Irak ve Kuzey Irak’ın yakın geleceğine konuşmasında yer veren Hawrami, ‘Irak artık bir kavram olarak mevcut değildir’ dedi. Irak’ın fillen üçe bölündüğüne işaret eden Kuzey Irak’lı yönetici ‘Kürdistan bir proje değil, işleyen bir süreçtir. Şimdi bu süreç içinde yaşıyoruz’ dedi. Önümüzdeki iki yıl içinde Kuzey Irak’ta iki referandum yapacaklarını belirten Hawrami; ‘Birinci referandum, Kuzey Irak dışında yaşayan vatandaşları da kapsayacak ve Bağımsızlık için yapılacak’, ‘ikinci referandum ise Irak Kürdistan’ının sınırlarını belirlemek için, sınır kentlerinde yaşayan vatandaşları kapsayacak’ dedi.

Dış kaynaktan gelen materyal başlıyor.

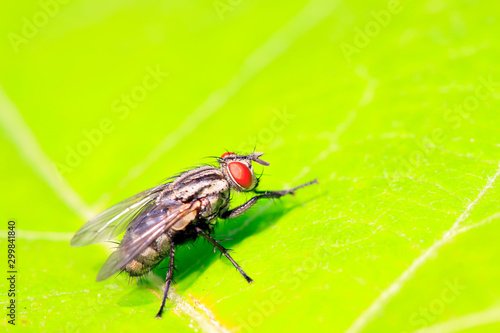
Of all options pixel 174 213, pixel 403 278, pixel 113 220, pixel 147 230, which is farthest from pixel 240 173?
pixel 403 278

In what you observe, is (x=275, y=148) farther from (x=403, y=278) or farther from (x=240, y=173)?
(x=403, y=278)

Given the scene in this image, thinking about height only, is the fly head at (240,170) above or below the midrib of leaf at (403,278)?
above

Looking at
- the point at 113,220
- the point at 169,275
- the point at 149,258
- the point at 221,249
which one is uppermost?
the point at 113,220

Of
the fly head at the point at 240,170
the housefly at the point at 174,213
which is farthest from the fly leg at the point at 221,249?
the fly head at the point at 240,170

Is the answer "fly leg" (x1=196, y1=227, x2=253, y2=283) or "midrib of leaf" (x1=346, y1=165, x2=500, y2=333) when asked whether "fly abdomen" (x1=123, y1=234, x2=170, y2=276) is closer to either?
"fly leg" (x1=196, y1=227, x2=253, y2=283)

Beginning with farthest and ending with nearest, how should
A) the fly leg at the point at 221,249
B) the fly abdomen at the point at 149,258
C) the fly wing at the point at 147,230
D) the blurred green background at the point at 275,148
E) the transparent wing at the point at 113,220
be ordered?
1. the transparent wing at the point at 113,220
2. the fly abdomen at the point at 149,258
3. the fly wing at the point at 147,230
4. the fly leg at the point at 221,249
5. the blurred green background at the point at 275,148

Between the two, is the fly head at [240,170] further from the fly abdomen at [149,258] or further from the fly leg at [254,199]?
the fly abdomen at [149,258]

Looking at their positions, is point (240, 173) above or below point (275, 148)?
above
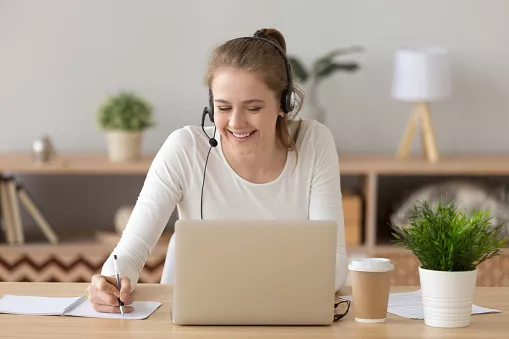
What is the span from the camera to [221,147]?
2486 millimetres

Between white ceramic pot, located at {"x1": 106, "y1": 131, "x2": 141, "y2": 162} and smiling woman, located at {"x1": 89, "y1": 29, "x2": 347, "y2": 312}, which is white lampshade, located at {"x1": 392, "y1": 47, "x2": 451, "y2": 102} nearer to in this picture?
white ceramic pot, located at {"x1": 106, "y1": 131, "x2": 141, "y2": 162}

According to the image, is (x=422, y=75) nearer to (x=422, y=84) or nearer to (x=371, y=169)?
(x=422, y=84)

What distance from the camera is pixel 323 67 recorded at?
4047mm

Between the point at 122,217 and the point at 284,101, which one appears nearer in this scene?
the point at 284,101

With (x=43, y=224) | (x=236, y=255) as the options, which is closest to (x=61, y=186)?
(x=43, y=224)

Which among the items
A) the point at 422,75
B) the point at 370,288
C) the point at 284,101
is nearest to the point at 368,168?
the point at 422,75

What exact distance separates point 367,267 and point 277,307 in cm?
20

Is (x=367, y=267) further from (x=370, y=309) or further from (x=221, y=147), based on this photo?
(x=221, y=147)

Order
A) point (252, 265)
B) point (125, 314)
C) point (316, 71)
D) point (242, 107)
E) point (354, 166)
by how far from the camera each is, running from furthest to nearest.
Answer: point (316, 71) < point (354, 166) < point (242, 107) < point (125, 314) < point (252, 265)

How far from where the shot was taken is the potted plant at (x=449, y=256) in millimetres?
1788

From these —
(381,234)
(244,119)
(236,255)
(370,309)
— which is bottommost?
(381,234)

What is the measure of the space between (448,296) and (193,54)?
2571mm

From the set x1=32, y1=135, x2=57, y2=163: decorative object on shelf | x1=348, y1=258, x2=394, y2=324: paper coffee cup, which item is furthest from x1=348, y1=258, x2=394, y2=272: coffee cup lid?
x1=32, y1=135, x2=57, y2=163: decorative object on shelf

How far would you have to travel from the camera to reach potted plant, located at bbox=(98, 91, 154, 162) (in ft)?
12.8
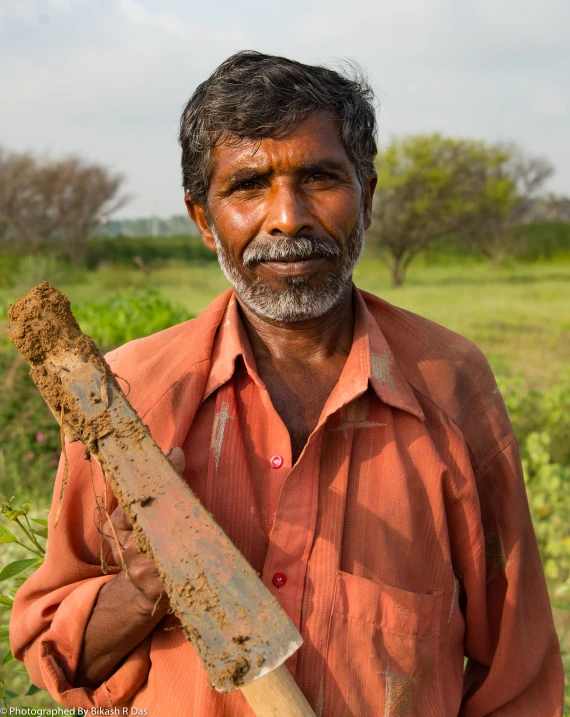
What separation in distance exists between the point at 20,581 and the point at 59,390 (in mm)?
887

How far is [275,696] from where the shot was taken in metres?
1.19

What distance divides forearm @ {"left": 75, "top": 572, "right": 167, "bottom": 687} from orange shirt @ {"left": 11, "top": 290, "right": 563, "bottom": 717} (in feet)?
0.09

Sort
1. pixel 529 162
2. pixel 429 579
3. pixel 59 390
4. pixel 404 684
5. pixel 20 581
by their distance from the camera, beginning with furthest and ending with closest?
1. pixel 529 162
2. pixel 20 581
3. pixel 429 579
4. pixel 404 684
5. pixel 59 390

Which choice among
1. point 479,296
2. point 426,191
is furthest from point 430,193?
point 479,296

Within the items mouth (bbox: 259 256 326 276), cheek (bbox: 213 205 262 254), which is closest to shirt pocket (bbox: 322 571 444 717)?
mouth (bbox: 259 256 326 276)

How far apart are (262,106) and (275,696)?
49.1 inches

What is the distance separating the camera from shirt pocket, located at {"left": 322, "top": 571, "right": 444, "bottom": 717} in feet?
4.71

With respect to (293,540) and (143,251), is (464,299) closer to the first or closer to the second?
(293,540)

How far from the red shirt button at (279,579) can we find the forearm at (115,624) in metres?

Irak petrolleri konusunda geçtiğimiz yıl Bağdat ile imzalanan anlaşmanın yürümediğine değinen Hemen Hawrami; ‘1 temmuz 2015 tarihinden beri Kuzey Irak ve Kerkük’ten çıkan petrolü kendimiz satıyoruz’ dedi. Türkiye üzerinden Dünya’ya pazarlanan petrolün çok sayıda alıcısı bulunduğunu vurgulayan Hawrami; ‘Şu anda Dünya’nın en büyük üç petrol şirketi müşterimiz’ dedi. Geçtiğimiz hafta Londra Borsasında ortaya çıkan haberlerde Kuzey Irak petrollerine yatırım yapacak 80 yatırımcı bulunduğu ve bu yatırımcıların Kuzey Irak yönetimine % 11-12 faizle sıcak para akıtacak hisse senedi satışları yapılacağı bildirilmişti. Kuzey Irak Petrolleri’nin Londra Borsasında tanıtım ve satış işlemleri Kanada-İngiliz ortak şirketi Heritage Oil ve Türk Çokurova Holdinge bağlı Genel Enerji tarafından yapılıyor.

         ‘Türkiye ve ABD, Kandil’ operasyonu yapmak istedi’

‘7 Temmuz günü Londra konuşmasında Türkiye’nin son iki günde PKK kamplarına yaptığı baskınlara değinen Kuzey Irak Temsilcisi Hemen Hawrami, ‘Kuzey Irak Yönetiminin bölgede yaşayan 6 milyon insandan sorumlu olduğunu, bununla uygun bir program izlediklerini’ söyledi. PKK lı protestoculara hitaben ‘sadece kendilerini temsil eden ve bir takım ‘kantonlardan’ bahseden bazıları’ diyen Hawrami; ‘geçmişte ABD-Türkiye ve Irak’ın Kandil’I basarak PKK yı ortadan kaldırmak istediklerini ve Kürt kanı akmasını istemedikleri için buna engel olduklarını’ kaydetti. ABD ve Türkiye’nin Kandil meselesinin çözümü için kendilerine üçlü bir seçenek sunduklarını söyleyen Hawrami; ‘Birinci seçenek siz saldırın biz desteleyelim, ikinci seçenek izin verin biz yapalım, üçüncü seçenek ise ortak yapalım’ şeklinde oldu. Biz bunları kabul etmeyerek Kürt kanı akmasını engelledik’ dedi.

Türkiye ile karşılıklı çıkar ilişkisi içinde olduklarını söyleyen Hawrami, ‘Türkiye’deki Kürt meselesinin çözümü bunun dışında bir şeydir. Biz bu meselenin barış içinde ve görüşmeler yoluyla çözülmesi gerektiğine inanıyoruz’ dedi.